Да и о чем думать, о чем грезить? Уже в тот страшный зимний день с трескучим морозом, когда ей пришлось покинуть дом в Полесье, ей показалось, что жесткая, непроходимая граница перерезала пополам ее жизнь, что закрылась одна глава и открылась новая, в которой не будет ничего, кроме непроглядной черной тьмы.
Так же закрылась навеки одна глава в ее жизни, когда она вернулась из влуцкого костела уже не Ядвигой Плонской, а женой осадника Хожиняка. Тогда тоже что-то замкнулось и навсегда пропало, и казалось, незачем было вспоминать, что же осталось общего между прежней Ядвигой и той, которая переступила порог осадничьего дома не как гостья, а как жена и хозяйка.

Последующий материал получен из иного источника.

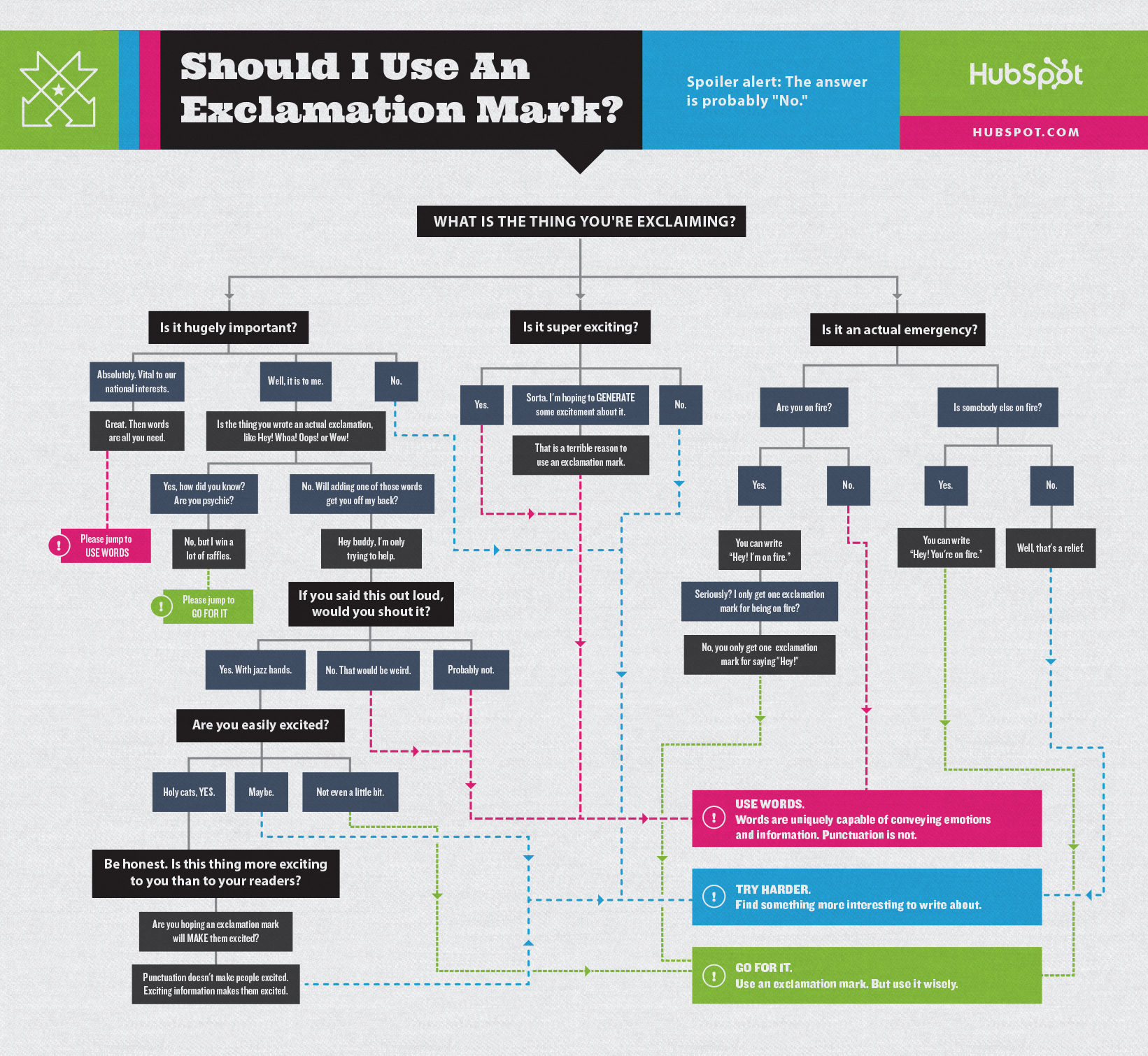 Do you really need that exclamation point flowchart workflow2b nvjuhfo Choice Image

Но ведь потом оказывалось, что это неправда. Что прошлое тянется за человеком, как тень, что ни от чего нельзя отделаться, ни с чем нельзя покончить. Когда-то она ушла от своей деревни, от людей, которые были ей близки, воздвигла своим замужеством между собой и ими непреодолимую грань. Но деревня напомнила ей о себе уже на рассвете следующего дня — красным заревом пожара, кровавым отблеском пылающих осадничьих построек. Напомнила ей о себе и свадьба во влуцком костеле в тот февральский вечер, когда Петр…
Нет, нет, об этом думать нельзя, на это не хватало сил.
— Дай-ка, Олесь, высморкаемся, у тебя опять из носика течет.
— Не хочу…
— Как это не хочешь? Разве хорошо так ходить? Такой большой мальчик… Ну, сморкайся, сморкайся сильнее…
Но Олесь не умел сморкаться и только шмыгал смешным маленьким носиком-пуговкой да поднимал на Ядвигу огромные голубые глаза, полные обиды и упрека: как может она требовать от него такой трудной вещи?
— Эх ты!..
Она невольно улыбнулась. Невозможно было не улыбнуться, глядя в эти прелестные глаза, — у кого это были похожие? Ах да, почти такого же цвета глаза были у маленькой рахитичной Авдотьи, внучки старой Петручихи… Где она теперь? Что с ними со всеми? И где сейчас Стефек?
Нет, неправда, что в человеке могут погаснуть, умереть, испепелиться все чувства. Ведь вот после того, что произошло в тот мрачный февральский день, — на севере в дремучем лесу появился на свет ее мальчик, и оказалось, что не умерла улыбка, что не умерло счастье, что было зачем жить… Теперь уже нет мальчика, но жизнь продолжается, и Ядвига снова кому-то нужна. Хоть бы этому Олесю, мать которого, погрузившись в полусонное отупение, не может им заниматься, или этой Мане, которая степенно рассказывает о себе: «Когда мама умерла, я, значит, стала жить с тетей, а потом тетя тоже умерла, и я, значит, решила ехать вместе со всеми. Не пропадать же человеку, как-нибудь устроюсь, правда?»
И кроме всего, есть же где-то еще Стефек, брат, Стефек, имя которого носил ее мальчик…
Нет, ничто не умирает в человеке, ни его радости, ни печали, ни страхи…
Где теперь может быть Стефек? До самого нападения немцев на Советский Союз он писал ей на север и присылал посылки. Нет, он не забыл ее, не выкинул из сердца, хотя ведь мог бы, имел на это право… Но потом с самого июня — ни слова, ни весточки. Над Стырью теперь немцы. Где же может быть Стефек?